__LISTED RECORDS__:
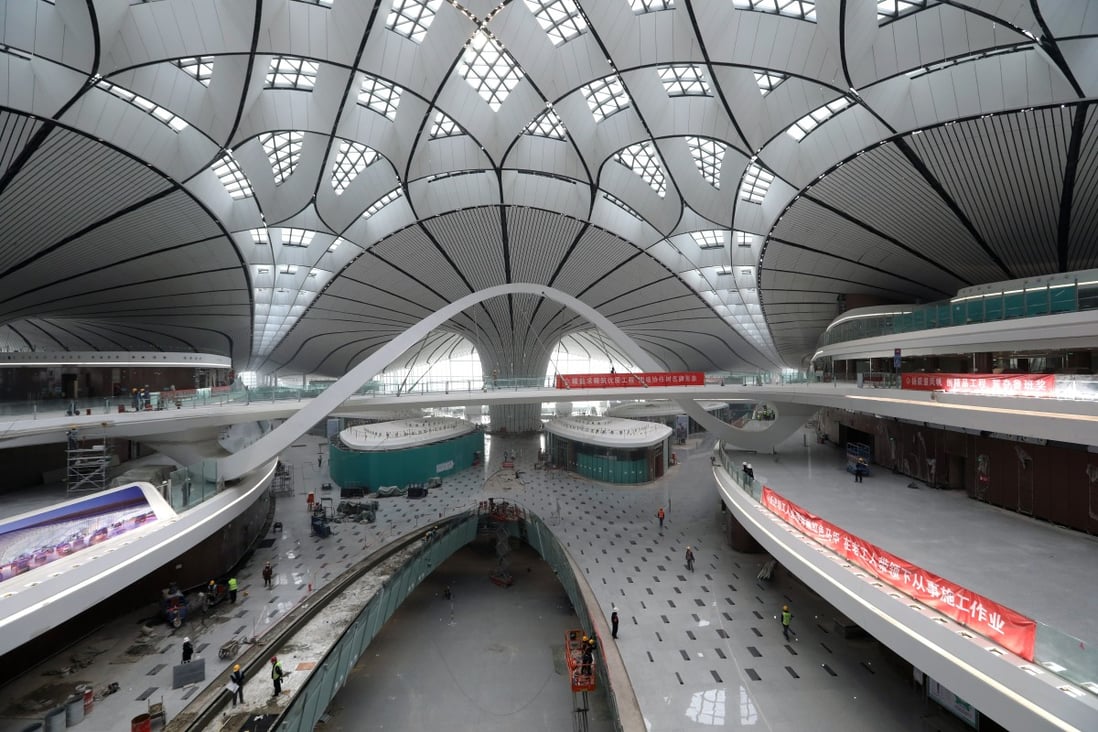 Interior view of Beijing's new Daxing International Airport under construction. Photo: SCMP/Simon Song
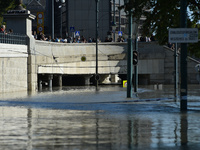 An underpass fills with water on the bank of the Danube in Budapest, Hungary, as the peak water levels of the Danube are expected to hit tod...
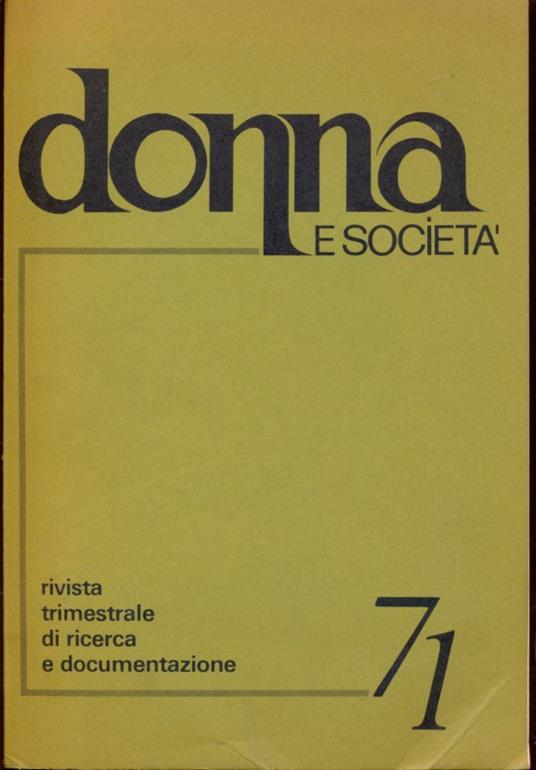 Donna e società n.71 / luglio-settembre 1984 - / - copertina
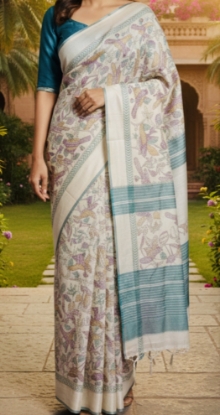 Picture of Pure  Desi Tussar kashmiri birds print saree 
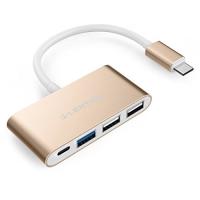 LENTION　3ポートUSB-Cハブ　Type-C充電ポート搭載 全4色 USB3.0 端子不足を解消　12インチNew MacBook/ChromeBook Pixel対応 (ゴールド) | ヘルシースマイル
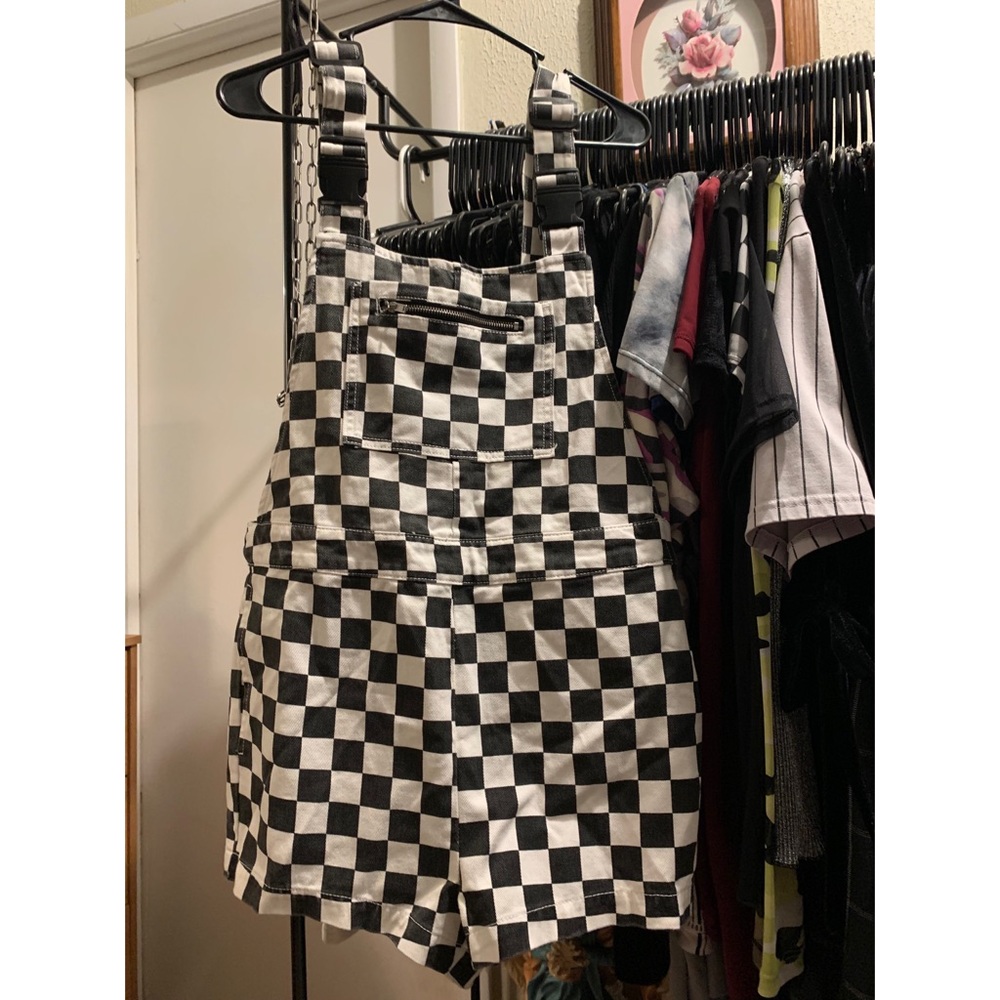 FOREVER 21 CHECKER OVERALLS
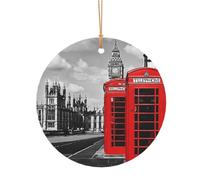 England UK Retro London Telephone -Print Round Aluminum Pendants Bulk Custom Christmas Aluminum Ornaments For Diy Multi-Size Decorative Tags For Events Crafting. 8cm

__TASK DESCRIPTION__: In the copy, leave out all pictures, and retype exactly each line from the one with "Picture of Pure" through the last line of the entries.

__SOLUTION TO THE PROBLEM__:
 Picture of Pure  Desi Tussar kashmiri birds print saree 
 LENTION　3ポートUSB-Cハブ　Type-C充電ポート搭載 全4色 USB3.0 端子不足を解消　12インチNew MacBook/ChromeBook Pixel対応 (ゴールド) | ヘルシースマイル
 FOREVER 21 CHECKER OVERALLS
 England UK Retro London Telephone -Print Round Aluminum Pendants Bulk Custom Christmas Aluminum Ornaments For Diy Multi-Size Decorative Tags For Events Crafting. 8cm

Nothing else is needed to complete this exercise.